━━━━━ Exercise passage

Is Christian Education Meant to Protect or Expand?

Is Christian Education Meant to Protect or Expand? 2025-04-01T10:47:50-04:00

Miniatura italiana che ritrae una lezione universitaria durante il Medioevo. 14th century miniature. Bibliothèque Municipale in Cambrai. Public domain, accessed via Wikimedia Commons.

In Support of Expansive Education

I saw a debate play out in the comments of a friend from college’s social media post the other week. It’s probably a scenario we’re all familiar with: someone posts a picture or an article, often a fairly innocuous one, that touches on a subject people have strong opinions on. And then the comments section goes wild; a commenter accuses the original poster of walking away from “true Christian faith,” and then the proof-texting with scripture verses starts, as poster, commenters, and bystanders all jump in with their opinions as to what a Christian should *really* think or do about the situation at hand.

━━━━━━━━━━

— Check your understanding —
a: Answer these questions about the essay on Christian education, one per line:
(i) In which library is the miniature shown with the essay held?
(ii) In what century was that miniature made?
(iii) Whose social media post drew the debate the writer describes?
b: Write the next paragraph of the essay on Christian education, starting after its final sentence.

━━━━━ Recorded data

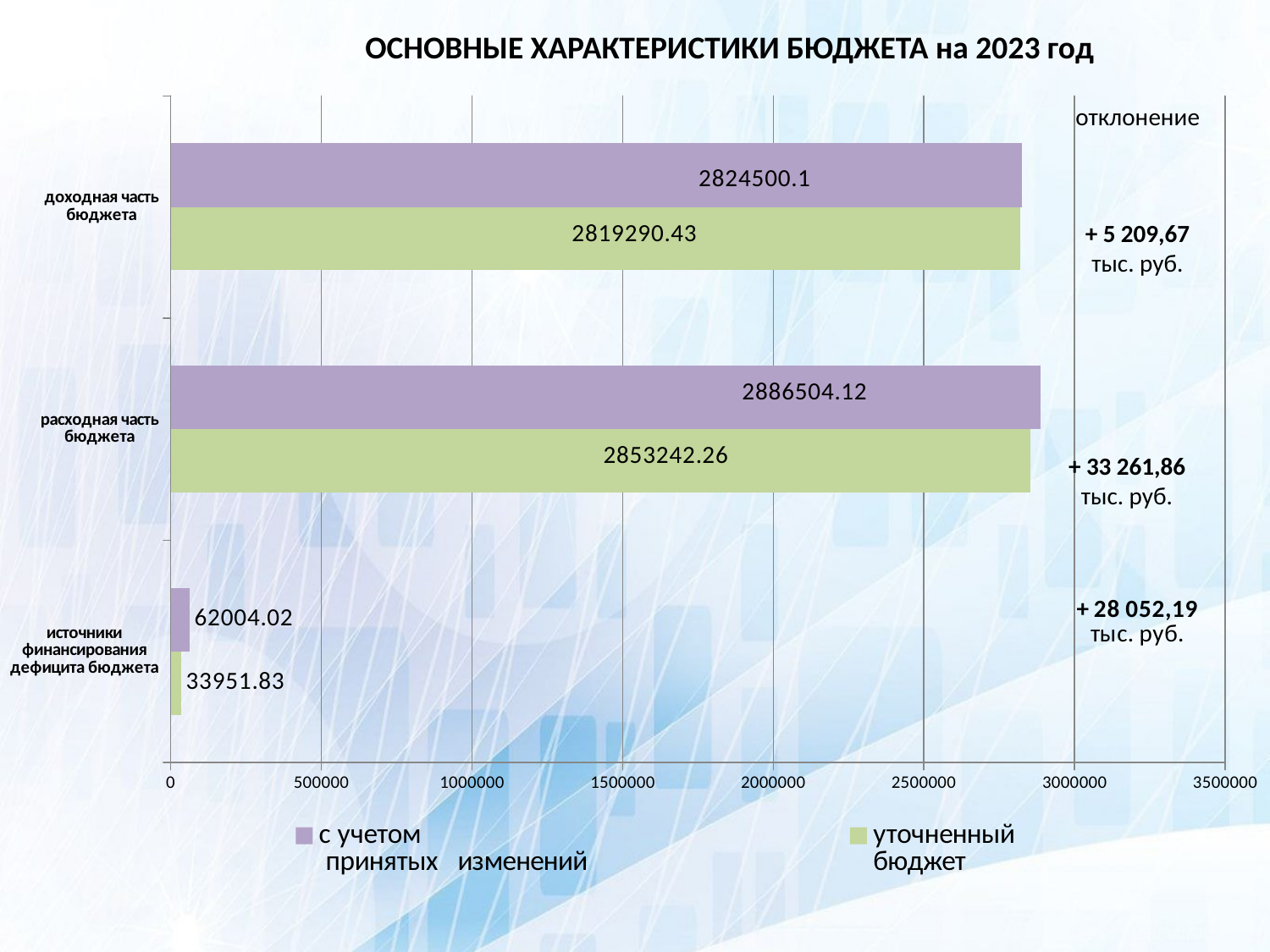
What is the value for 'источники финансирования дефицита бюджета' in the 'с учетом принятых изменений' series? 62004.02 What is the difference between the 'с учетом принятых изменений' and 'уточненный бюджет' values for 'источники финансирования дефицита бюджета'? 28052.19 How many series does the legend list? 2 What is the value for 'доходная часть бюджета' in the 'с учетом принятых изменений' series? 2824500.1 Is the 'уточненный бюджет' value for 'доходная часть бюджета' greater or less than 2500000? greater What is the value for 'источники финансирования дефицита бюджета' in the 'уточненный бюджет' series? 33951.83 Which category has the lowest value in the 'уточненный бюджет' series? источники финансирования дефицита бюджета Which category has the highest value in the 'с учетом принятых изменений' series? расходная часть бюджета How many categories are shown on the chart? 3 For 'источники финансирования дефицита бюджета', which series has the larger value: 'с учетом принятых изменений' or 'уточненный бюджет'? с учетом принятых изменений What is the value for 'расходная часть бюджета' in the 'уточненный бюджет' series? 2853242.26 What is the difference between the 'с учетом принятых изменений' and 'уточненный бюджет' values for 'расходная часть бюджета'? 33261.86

━━━━━━━━━━

— List of answers —
a:
(i) The Bibliothèque Municipale in Cambrai
(ii) The 14th century
(iii) A friend from college

b:
The content of this particular debate isn’t really the point of what I’m writing here. What I was struck by, however, was the way in which my friend engaged. My friend was charitable in her reading of the words of others. She read Scripture holistically, pointing out the historical context for verses while carefully putting them in conversation with culture today. And as other college friends (people I haven’t seen in years) entered into the discussion, their responses were marked with the same thoughtful engagement with scripture and with culture. Clicking through their profiles indicated that most of these friends are still actively involved in the church; they attend different denominations across a wide spectrum, from high church to low, mainstream to evangelical. We all attended a small Christian school, and when I knew them personally, there was a lot less denominational variation in our affiliations. And yet all clearly still seek to follow Christ, personally and in their communities.

Protective or Expansive?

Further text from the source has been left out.